New divorce statistics reveal some terrifying trends. Women are more likely than men to utter the words, "I want a divorce". Michael Rosenfeld, an associate professor of sociology at Stanford University, examined data from Stanford's 2009-2015 How Couples Meet and Stay Together project, and looked at 2,262 adults, ages 19 to 94, who had opposite sex partners in 2009. By 2015, when it came to divorce, Rosenfeld found that wives initiated 69 percent of splits, compared to 31 percent of men! Another poll revealed that women are prepared to dump their husbands after 30 or more years of marriage even when they are 60 and older!

*****

AMERICA is "in trouble" and the solution is not in the Democratic Party or the Republican Party, said the Rev. Franklin Graham, who added that "the only hope for this nation is God," and if people "turn from their sins" and turn back to God, He "will help us fix the problems that we face."
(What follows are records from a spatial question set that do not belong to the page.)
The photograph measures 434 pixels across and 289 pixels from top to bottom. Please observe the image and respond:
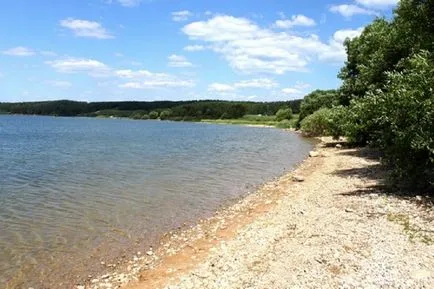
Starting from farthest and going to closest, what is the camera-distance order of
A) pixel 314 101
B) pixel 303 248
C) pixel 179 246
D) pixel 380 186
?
pixel 314 101 < pixel 380 186 < pixel 179 246 < pixel 303 248

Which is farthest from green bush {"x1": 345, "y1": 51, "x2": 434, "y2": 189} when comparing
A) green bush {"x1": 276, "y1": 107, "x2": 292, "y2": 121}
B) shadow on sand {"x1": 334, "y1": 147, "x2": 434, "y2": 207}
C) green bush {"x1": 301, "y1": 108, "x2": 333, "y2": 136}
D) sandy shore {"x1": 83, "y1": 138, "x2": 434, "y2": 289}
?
green bush {"x1": 276, "y1": 107, "x2": 292, "y2": 121}

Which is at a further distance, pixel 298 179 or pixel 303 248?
pixel 298 179

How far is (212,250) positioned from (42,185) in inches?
771

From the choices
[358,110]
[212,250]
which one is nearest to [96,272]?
[212,250]

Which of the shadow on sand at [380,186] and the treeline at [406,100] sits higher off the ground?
the treeline at [406,100]

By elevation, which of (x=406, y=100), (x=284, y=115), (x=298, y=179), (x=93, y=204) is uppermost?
(x=406, y=100)

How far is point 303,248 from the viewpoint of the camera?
560 inches

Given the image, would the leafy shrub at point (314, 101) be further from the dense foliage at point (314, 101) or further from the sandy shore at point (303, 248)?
the sandy shore at point (303, 248)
Franklin Graham, son of world-renowned evangelist Billy Graham, made his remarks on CNN's New Day, where he was asked by host Chris Cuomo on Wednesday about the 2016 presidential race.

"Our country is in trouble and I can tell you right now, I have zero hope in the Democratic Party and I have zero hope in the Republican Party," said Rev. Graham. "The only hope for this nation is God."

"And if we'll turn our attention back to God, I believe God will help us fix the problems that we face," he said. "But Chris, we have no individual that can turn this thing around. Only God can do it."

As for the various political candidates, the Rev. Graham said, "There are some good guys out there that have some great ideas for this country, to move this country forward. But those good ideas aren't going to go anywhere without the hand of Almighty God."

"And yes, I do believe in the Divine Hand," said the reverend, who oversees the Billy Graham Evangelistic Association. "I believe that God has blessed this nation that His hand has been on this nation."

"But we have taken God out of our country," he said. "We have taken him out of politics, we have taken him out of schools, out of the education system and we are a broken nation."

America's many problems are "not going to get fixed by politics," he said. "It's only going to be fixed if the American people turn from their sins and put their faith and trust in almighty God."

*****

"It is no longer easy to be a faithful Christian, a good Catholic, an authentic witness to the truths of the Gospel," said Princeton Professor Robert George to a large crowd at the Legatus Summit in Orlando, Florida last weekend. Professor George added that people can still safely identify as "Catholic" as long as they don't believe, or will at least be completely silent about, "what the Church teaches on issues such as marriage and sexual morality and the sanctity of human life."

He said "the guardians of those norms of cultural orthodoxy that we have come to call 'political correctness,'" will still grant a comfort to a Catholic ashamed of the Gospel, "or who is willing to act publicly as if he or she were ashamed."

The Princeton professor, who has been a leader in the fight for life and marriage, reminded his audience of Christ's words: "If anyone wants to be my disciple, let him take up his cross and follow me." "We American Catholics, having become comfortable, had forgotten, or ignored, that timeless Gospel truth. There will be no ignoring it now," he remarked.